# 55Gallon Toy



## lefty31 (Jul 19, 2010)

Here is my 55G tank I just put up today. Thanks to a day off I've got it knocked out =D Waiting on the cycle to move the fish =D



Day time look.



Night time look.

Thanks for checking it out


----------



## majerah1 (Oct 29, 2010)

Looking good.Whats going in it?Also is the plant live or fake?Looks nice whatever it is.


----------



## lefty31 (Jul 19, 2010)

The plant is fake. Got it from petsmart. The only massive plant they have. Going to put the one I have in my bowfront in there when I convert it to planted.

Going to put
Angels x3
Clown Loach x5
Sen. Bichir x1
African Butterfly x1

Heavy stock I know but it has an Eheim 2217 with loads of bio and going to possibly get an AC70 full of sponges.

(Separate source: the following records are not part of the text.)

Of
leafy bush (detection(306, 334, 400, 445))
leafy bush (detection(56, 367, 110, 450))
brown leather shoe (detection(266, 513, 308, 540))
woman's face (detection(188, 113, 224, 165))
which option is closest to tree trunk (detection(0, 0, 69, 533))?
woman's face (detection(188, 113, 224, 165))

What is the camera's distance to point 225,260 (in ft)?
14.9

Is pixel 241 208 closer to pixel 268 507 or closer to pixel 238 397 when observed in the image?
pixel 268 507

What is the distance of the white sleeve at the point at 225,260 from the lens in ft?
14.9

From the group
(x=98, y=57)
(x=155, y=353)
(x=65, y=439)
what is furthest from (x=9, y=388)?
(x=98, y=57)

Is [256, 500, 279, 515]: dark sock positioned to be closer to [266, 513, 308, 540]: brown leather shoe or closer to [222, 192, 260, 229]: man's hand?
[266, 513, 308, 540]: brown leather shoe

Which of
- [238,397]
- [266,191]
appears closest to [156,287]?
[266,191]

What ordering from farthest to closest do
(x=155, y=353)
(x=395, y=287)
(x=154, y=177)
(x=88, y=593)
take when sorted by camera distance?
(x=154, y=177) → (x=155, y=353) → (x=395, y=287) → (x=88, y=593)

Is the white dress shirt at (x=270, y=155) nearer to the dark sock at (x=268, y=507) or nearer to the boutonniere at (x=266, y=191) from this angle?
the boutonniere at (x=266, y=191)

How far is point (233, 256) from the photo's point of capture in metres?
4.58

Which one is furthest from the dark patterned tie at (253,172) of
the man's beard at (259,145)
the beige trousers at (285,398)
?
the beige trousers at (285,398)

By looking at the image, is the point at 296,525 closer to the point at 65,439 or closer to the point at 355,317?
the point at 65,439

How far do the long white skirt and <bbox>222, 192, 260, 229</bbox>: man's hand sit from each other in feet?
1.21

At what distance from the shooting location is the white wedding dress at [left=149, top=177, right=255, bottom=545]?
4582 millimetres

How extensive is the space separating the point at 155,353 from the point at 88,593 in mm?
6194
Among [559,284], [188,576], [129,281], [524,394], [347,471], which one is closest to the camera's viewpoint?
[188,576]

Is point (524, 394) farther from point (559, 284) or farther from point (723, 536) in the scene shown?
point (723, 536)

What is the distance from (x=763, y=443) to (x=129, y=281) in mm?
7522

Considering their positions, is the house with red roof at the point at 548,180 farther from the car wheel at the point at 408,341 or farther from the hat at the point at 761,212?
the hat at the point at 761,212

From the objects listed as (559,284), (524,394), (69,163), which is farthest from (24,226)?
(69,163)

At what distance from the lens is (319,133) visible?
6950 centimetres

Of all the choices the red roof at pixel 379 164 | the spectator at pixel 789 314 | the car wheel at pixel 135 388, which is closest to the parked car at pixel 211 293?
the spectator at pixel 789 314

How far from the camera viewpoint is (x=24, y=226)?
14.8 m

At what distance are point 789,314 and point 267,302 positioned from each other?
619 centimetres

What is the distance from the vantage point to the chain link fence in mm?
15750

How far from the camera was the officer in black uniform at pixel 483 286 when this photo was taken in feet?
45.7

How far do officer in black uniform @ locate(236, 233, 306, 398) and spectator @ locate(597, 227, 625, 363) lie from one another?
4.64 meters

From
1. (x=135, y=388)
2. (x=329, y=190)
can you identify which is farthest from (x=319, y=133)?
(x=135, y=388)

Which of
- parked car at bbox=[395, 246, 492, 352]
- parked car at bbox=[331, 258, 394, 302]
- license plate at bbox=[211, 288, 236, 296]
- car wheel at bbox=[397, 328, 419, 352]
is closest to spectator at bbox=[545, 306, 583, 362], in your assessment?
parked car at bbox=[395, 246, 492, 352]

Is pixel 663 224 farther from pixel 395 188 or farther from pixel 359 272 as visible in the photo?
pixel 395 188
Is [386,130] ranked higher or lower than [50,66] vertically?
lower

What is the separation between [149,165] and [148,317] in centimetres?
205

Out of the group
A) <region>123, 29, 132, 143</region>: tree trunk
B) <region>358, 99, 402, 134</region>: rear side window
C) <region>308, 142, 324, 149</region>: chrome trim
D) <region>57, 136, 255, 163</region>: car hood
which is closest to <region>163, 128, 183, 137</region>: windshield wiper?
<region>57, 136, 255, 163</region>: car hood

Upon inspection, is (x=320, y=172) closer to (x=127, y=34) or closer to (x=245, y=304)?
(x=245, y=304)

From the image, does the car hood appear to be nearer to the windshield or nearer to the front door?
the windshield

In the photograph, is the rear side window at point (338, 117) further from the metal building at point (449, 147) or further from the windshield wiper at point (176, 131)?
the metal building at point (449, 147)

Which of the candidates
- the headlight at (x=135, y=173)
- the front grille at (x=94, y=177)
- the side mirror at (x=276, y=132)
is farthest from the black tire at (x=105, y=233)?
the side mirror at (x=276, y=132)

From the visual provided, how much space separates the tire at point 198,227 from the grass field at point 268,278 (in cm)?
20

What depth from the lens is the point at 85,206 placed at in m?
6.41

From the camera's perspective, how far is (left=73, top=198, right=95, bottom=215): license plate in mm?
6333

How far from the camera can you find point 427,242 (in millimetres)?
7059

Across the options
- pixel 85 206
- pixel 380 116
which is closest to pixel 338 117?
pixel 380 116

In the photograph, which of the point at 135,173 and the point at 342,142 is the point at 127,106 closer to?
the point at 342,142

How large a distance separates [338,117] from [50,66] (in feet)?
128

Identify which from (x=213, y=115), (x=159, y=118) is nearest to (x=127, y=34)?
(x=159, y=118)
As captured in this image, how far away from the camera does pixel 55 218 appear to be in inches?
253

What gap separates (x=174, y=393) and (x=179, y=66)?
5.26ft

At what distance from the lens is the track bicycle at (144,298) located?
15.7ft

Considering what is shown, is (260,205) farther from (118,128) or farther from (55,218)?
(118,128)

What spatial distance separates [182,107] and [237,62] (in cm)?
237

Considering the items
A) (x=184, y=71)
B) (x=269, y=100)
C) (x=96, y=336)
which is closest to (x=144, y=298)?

(Yes I realize clowns get huge but biggest is 4" and slow growers so they'll be fine till I move out of the apartment =D)


----------



## automatic-hydromatic (Oct 18, 2010)

where'd you find silver PVC pipes?

great looking tank!


----------



## lefty31 (Jul 19, 2010)

Aquarium safe. Painted the back of the tank and the stand with it =D

The decoration is slate as well. Can't really tell but it has a slate type look on the PVC. All 3" with 2.5" reducer and the 2 on the right.


----------



## automatic-hydromatic (Oct 18, 2010)

oh, well that answers that then, lol

okay, thanks


----------